> [Document segment]

** BEGIN **

It is receptive only of the coarser and more
violent vibrations of desire, and unable to move more than a few
yards away from its physical body; but as evolution progresses, the
ovoid mist becomes more and more definite in outline, and the figure
within it more and more nearly a perfect image of the physical body
beneath it. Its receptivity simultaneously increases, until it is
instantly responsive to all the vibrations of its plane, the finer as
well as the more ignoble; though in the astral body of a
highly-developed person there would naturally be practically no
matter left coarse enough to respond to the latter.
Its power of locomotion also becomes much greater;
it can travel without discomfort to considerable distances from its
physical encasement, and can bring back more or less definite
impressions as to places which it may have visited and people whom it
may have met. In every case this astral body is, as ever, intensely
impressionable by any thought or suggestion involving desire, though
in some the desires which most readily awaken a response in it may be
somewhat higher than in others.
(iv) THE EGO IN SLEEP
Though the condition in which the astral body is
to be found during sleep changes largely as evolution takes place,
that of the ego inhabiting it changes still more. Where the former is
in the stage of the floating wreath of mist, the ego is practically
almost as much asleep as the body lying below him; he is blind to the
sights and deaf to the voices of his own higher plane, and even if
some idea belonging to it should by chance reach him, since he has no
control over his mechanism, he will be quite unable to impress it
upon his physical brain so that it may be remembered upon waking. If
a man in this primitive condition recollects anything at all of what
happens to him during sleep, it will almost invariably be the result
of purely physical impressions made upon the brain either from within
or from without — any experience which his real ego may have had
being forgotten.
Sleepers may be observed at all stages, from this
condition of all but blank oblivion, up to full and perfect
consciousness on the astral plane, though this latter is naturally
comparatively rare. Even a man who is sufficiently awake to meet not
infrequently with important experiences in this higher life, may yet
be (and often is) unable so far to dominate his brain as to check its
current of inconsequent thought-pictures and impress upon it instead
what he wishes it to recollect; and thus when his physical body
awakes he may have only the most confused memory, or no memory at
all, of what has really happened to him. And this is a pity, for he
may meet with much that is of the greatest interest and importance to
him.
Not only may he visit distant scenes of surpassing
beauty, but he may meet and exchange ideas with friends, either
living or departed, who happen to be equally awake on the astral
plane. He may be fortunate enough to encounter those who know far
more than he does, and may receive warning or instruction from them,
he may, on the other hand, be privileged to help and comfort some who
know less than himself. He may come into contact with non-human
entities of various kinds — with nature-spirits, artificial
elementals, or even, though very rarely, with Devas; he will be
subject to all kinds of influences, good or evil, strengthening or
terrifying.

** END **

> [The exercise]
Return, word for word, the stretch of the passage on the astral body in sleep that begins at the words "Not only may" and stops after "terrifying.".

> [Available data]
** BEGIN **

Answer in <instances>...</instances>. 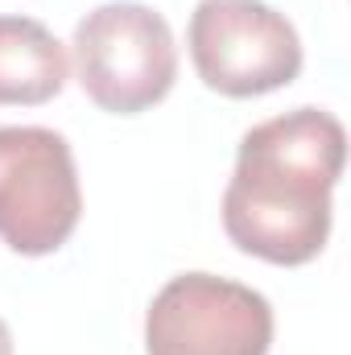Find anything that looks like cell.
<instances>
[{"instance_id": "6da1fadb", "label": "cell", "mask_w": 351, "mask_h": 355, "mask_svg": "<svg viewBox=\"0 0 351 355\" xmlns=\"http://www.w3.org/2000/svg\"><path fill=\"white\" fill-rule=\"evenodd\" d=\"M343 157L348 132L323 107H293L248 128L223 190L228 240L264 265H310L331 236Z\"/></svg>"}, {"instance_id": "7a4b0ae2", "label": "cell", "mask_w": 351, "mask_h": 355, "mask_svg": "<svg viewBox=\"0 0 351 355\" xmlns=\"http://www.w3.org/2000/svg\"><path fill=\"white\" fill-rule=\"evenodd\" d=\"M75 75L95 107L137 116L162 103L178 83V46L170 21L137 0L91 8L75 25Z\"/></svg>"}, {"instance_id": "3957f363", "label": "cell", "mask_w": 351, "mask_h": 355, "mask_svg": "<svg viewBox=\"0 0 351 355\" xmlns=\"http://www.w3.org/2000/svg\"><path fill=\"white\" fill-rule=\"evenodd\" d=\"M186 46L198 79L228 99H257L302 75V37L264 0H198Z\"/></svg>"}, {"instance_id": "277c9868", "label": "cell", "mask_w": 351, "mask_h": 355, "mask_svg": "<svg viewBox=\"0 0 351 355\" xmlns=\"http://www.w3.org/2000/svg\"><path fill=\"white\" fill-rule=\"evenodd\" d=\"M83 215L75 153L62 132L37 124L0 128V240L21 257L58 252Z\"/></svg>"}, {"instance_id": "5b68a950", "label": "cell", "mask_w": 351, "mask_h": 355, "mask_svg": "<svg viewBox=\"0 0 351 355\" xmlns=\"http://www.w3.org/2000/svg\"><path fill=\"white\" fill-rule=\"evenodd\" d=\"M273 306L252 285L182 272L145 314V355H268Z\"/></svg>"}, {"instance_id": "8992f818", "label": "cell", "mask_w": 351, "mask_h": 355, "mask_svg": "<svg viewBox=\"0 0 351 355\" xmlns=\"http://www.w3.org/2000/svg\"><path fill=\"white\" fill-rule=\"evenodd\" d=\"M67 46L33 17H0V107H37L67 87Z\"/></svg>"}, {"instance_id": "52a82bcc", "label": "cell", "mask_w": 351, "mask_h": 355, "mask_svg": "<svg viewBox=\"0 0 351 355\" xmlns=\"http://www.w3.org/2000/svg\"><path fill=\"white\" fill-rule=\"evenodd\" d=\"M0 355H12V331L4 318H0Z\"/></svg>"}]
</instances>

** END **

> [Correct output]
Not only may he visit distant scenes of surpassing
beauty, but he may meet and exchange ideas with friends, either
living or departed, who happen to be equally awake on the astral
plane. He may be fortunate enough to encounter those who know far
more than he does, and may receive warning or instruction from them,
he may, on the other hand, be privileged to help and comfort some who
know less than himself. He may come into contact with non-human
entities of various kinds — with nature-spirits, artificial
elementals, or even, though very rarely, with Devas; he will be
subject to all kinds of influences, good or evil, strengthening or
terrifying.